======== Information shown ========

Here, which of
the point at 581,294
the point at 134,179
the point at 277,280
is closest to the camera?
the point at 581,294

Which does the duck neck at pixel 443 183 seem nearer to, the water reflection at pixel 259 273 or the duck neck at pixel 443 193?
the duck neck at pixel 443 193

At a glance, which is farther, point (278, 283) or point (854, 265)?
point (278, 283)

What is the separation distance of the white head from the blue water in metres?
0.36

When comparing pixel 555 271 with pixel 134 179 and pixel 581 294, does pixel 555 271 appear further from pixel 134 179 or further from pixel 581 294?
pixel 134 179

========

Retype every one of the records above line for line, keeping each character unchanged.

● Correct response
Here, which of
the point at 581,294
the point at 134,179
the point at 277,280
is closest to the camera?
the point at 581,294

Which does the duck neck at pixel 443 183 seem nearer to, the water reflection at pixel 259 273 or the duck neck at pixel 443 193?
the duck neck at pixel 443 193

At a glance, which is farther, point (278, 283) or point (854, 265)?
point (278, 283)

What is the separation distance of the white head from the blue water in metres?
0.36

When comparing pixel 555 271 with pixel 134 179 and pixel 581 294, does pixel 555 271 appear further from pixel 134 179 or further from pixel 581 294?
pixel 134 179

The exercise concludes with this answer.